GIVEN DATA START

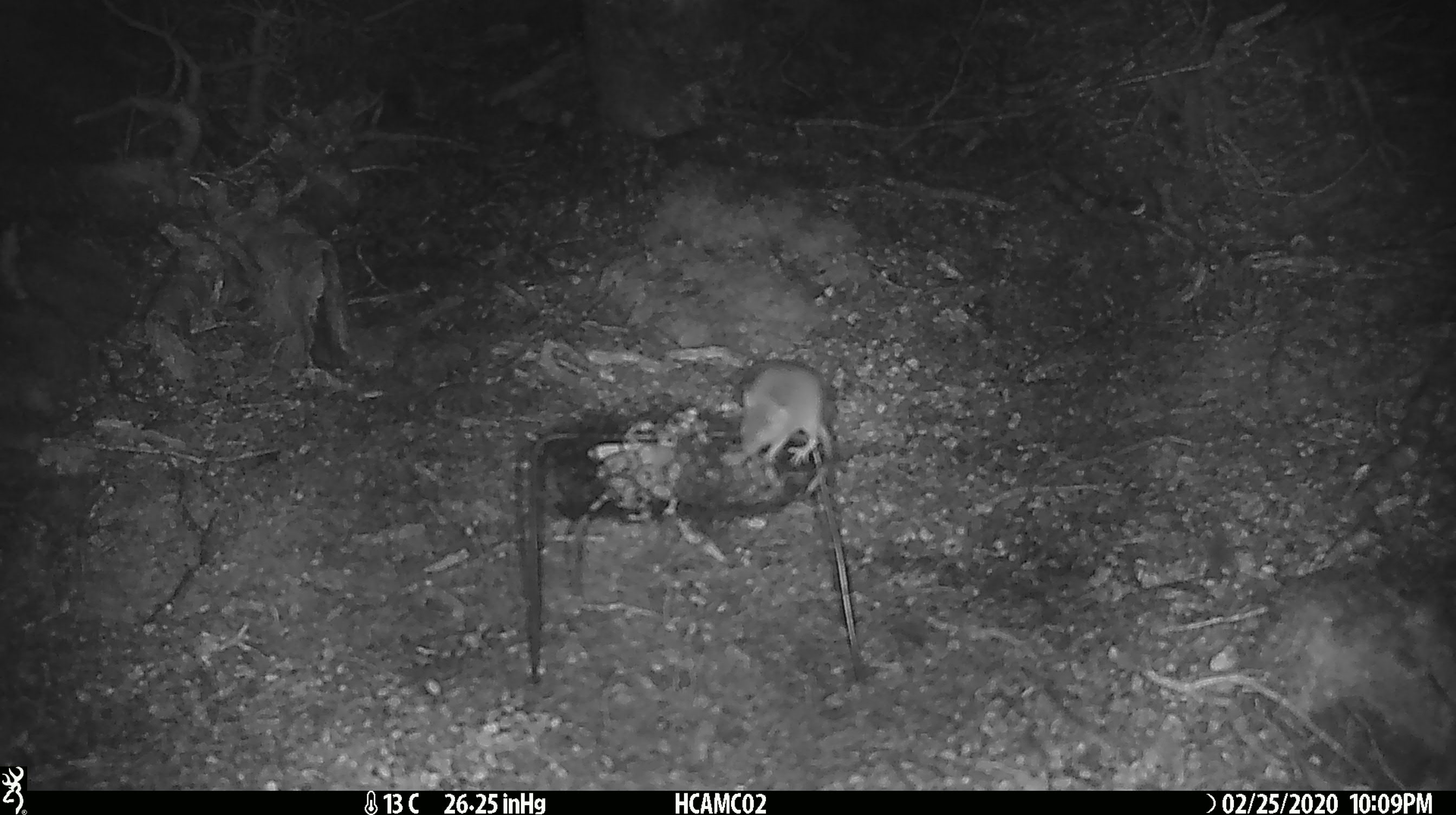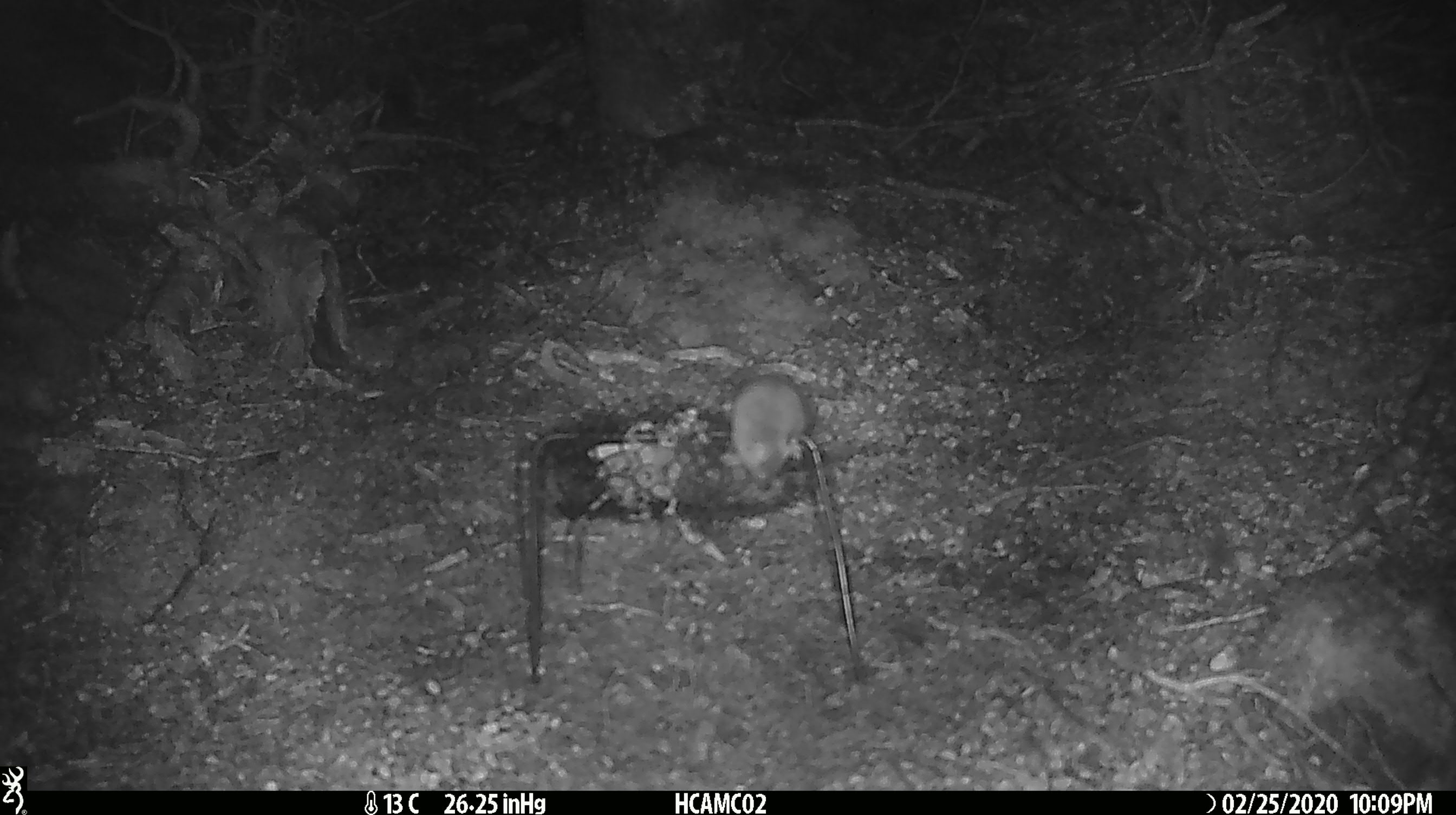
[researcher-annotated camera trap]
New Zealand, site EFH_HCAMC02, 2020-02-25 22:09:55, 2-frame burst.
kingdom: Animalia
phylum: Chordata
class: Mammalia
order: Rodentia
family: Muridae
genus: Mus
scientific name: Mus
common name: mouse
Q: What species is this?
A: Mouse (Mus).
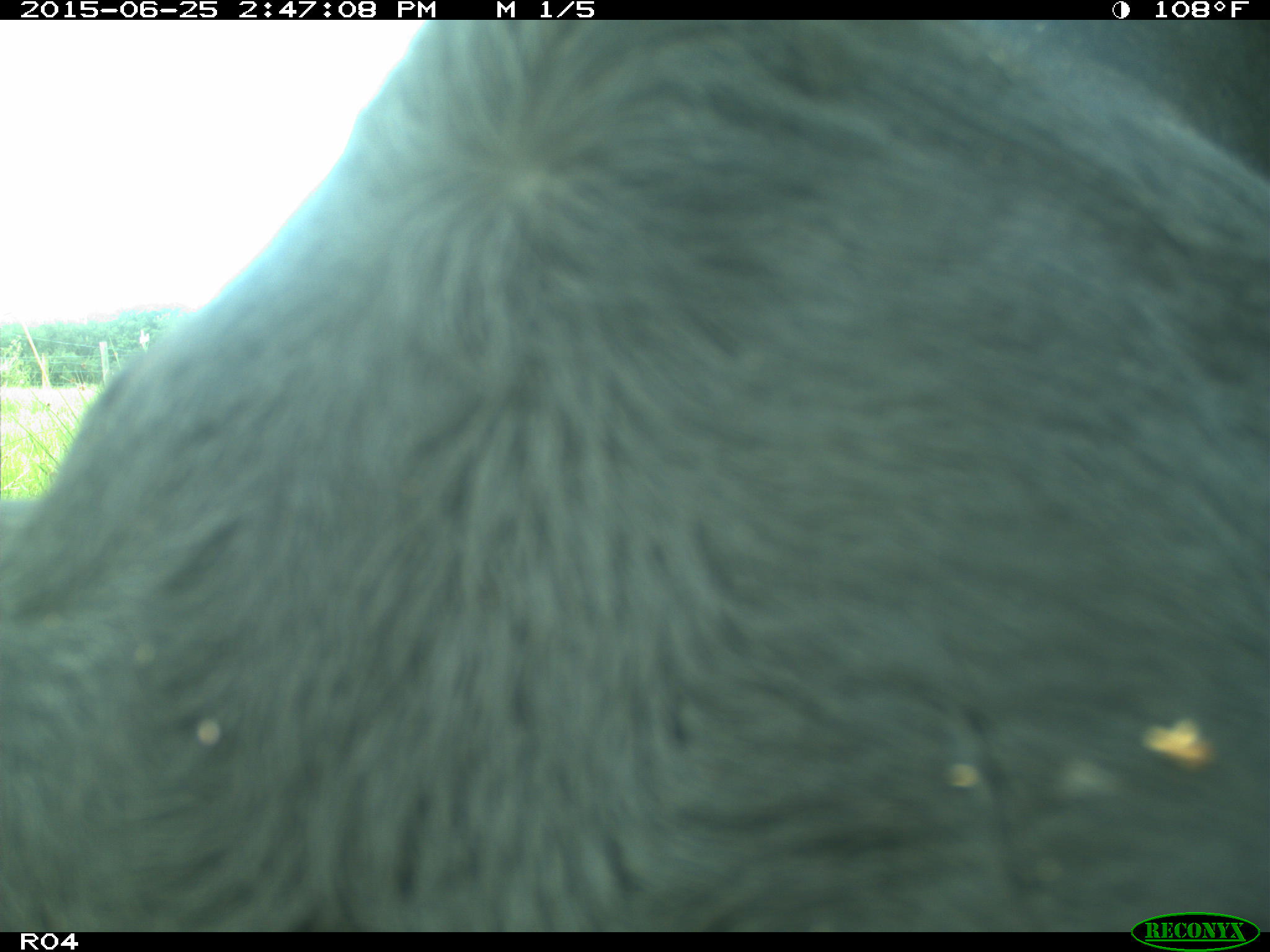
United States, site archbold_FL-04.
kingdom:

GIVEN DATA END

WORK TASK —
Pull together all lines from the data that mention the word "site".

WRITTEN ANSWER —
New Zealand, site EFH_HCAMC02, 2020-02-25 22:09:55, 2-frame burst.
United States, site archbold_FL-04.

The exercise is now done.